» **RAW DATA**:
━━━━

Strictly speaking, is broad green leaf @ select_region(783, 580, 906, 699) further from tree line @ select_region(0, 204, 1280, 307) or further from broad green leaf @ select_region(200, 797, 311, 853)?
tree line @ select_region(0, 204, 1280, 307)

━━━━

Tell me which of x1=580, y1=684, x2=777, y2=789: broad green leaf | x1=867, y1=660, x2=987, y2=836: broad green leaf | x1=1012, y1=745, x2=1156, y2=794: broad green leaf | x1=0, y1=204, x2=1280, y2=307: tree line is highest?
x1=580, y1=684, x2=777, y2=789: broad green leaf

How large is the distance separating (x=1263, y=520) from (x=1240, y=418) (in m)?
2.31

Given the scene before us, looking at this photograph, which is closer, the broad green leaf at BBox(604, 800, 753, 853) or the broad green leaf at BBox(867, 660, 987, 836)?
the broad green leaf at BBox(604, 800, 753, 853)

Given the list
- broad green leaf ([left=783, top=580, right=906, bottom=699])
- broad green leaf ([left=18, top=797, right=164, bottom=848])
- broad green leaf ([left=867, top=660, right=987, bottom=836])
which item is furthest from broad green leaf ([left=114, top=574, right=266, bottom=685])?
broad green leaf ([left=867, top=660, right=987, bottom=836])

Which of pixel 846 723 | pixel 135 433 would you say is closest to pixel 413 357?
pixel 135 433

━━━━

» **EXERCISE**: Edit the records from the line with "Given the list" up to and including the line with "which item is" by swapping "furthest" for "closest", with nothing else changed.

» **RESULT**:
Given the list
- broad green leaf ([left=783, top=580, right=906, bottom=699])
- broad green leaf ([left=18, top=797, right=164, bottom=848])
- broad green leaf ([left=867, top=660, right=987, bottom=836])
which item is closest from broad green leaf ([left=114, top=574, right=266, bottom=685])?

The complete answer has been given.